The economic outlook for the plant had always been "dubious" Rolfe said, and eventually the company gave up on trying to build it.
"They could have gotten approval and gotten on their way within a month. But our suit and then our constant presence and making them table things and so forth, drew it out and let the economics catch up with them," Rolfe said.
Rolfe added that the gas industry has similarly gotten ahead of itself.
"They're greedy, right? They want to grab all the candy they can, and the economics are going to catch up with them. I just want it to be before they destroy the coast of Louisiana."
Very Risk Business
Another strategy to slow down the building of new LNG facilities like CP2 is to target the one thing, in addition to permits and funds, that they can't move forward without: insurance.
Insurance is one sector in which the economic impact of the climate crisis is already being felt, as Ethan Nuss, senior energy finance campaigner at Rainforest Action Network, explained.
For example, major insurer Chubb earns $1.5 billion a year in premiums from the fossil fuel industry, which was already canceled out early this year with the $1.5 billion in pre-tax losses they took from the Los Angeles wildfires. On a local level, some insurers have pulled out of Louisiana all together to avoid insuring against climate-fueled extreme weather events.
"Once they are really educated about the permit violations and the legal risks and the true risk landscape that they're facing by taking on this client, many of them are very concerned."
"This is not a time to build something like CP2 that would deepen the climate crisis," Nuss said.
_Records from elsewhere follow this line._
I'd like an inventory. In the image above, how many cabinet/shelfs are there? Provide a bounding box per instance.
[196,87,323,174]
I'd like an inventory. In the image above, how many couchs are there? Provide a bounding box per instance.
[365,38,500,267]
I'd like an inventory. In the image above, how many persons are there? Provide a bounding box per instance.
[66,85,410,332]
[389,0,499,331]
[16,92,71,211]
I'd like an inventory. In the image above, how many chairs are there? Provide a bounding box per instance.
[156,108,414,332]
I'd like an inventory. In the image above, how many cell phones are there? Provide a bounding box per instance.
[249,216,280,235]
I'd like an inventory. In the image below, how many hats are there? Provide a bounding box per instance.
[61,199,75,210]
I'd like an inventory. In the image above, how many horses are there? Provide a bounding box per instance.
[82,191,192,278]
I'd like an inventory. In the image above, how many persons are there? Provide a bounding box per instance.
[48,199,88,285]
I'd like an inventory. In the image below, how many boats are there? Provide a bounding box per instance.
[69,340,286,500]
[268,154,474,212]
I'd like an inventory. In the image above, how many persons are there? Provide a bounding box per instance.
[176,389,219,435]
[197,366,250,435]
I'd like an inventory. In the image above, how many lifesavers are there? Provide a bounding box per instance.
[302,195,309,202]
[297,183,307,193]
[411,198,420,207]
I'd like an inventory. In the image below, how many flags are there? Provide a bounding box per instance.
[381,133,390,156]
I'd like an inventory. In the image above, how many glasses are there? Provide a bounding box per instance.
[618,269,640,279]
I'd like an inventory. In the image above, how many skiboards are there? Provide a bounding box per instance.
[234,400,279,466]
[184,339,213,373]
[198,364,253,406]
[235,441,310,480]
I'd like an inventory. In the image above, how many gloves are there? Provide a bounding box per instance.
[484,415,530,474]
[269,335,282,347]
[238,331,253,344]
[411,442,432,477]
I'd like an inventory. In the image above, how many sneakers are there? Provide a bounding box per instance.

Because insurers are on the books for both fossil fuel projects and the damage for climate disasters, and because many of them have climate and human rights policies, they are vulnerable to growing pressure from the climate movement to drop the oil and gas clients costing them so much money.
RAN in February published the names of the major insurers for Venture Global's Calcasieu Pass, which it obtained via a Freedom of Information Act request. These included Chubb subsidiary ACE American Insurance Company, AIG subsidiary National Union Fire Insurance Co., Allianz, Swiss Re, AXA, and Tokio Marine subsidiary Houston Casualty Company.
"That has kicked off a global effort to reach out to those insurers and begin to educate them about what is happening in Southwest Louisiana, the impacts from Calcasieu Pass, and what associated risks they're facing," Nuss said.
As a result of these efforts, Swiss Re has agreed to meet with the fishing community of Southwest Louisiana, to talk about the "devastating impacts on their livelihoods" from Calcasieu Pass' operations.
"Often with these global financial institutions, they aren't fully aware of what's really happening on the ground. That client is maybe just another line on the spreadsheet. But once they really start hearing the stories, once they are really educated about the permit violations and the legal risks and the true risk landscape that they're facing by taking on this client, many of them are very concerned," Nuss said.
Nuss hopes that, once fully informed, insurers would decide any project of Venture Global's is a "very risky business that they don't want to be involved in."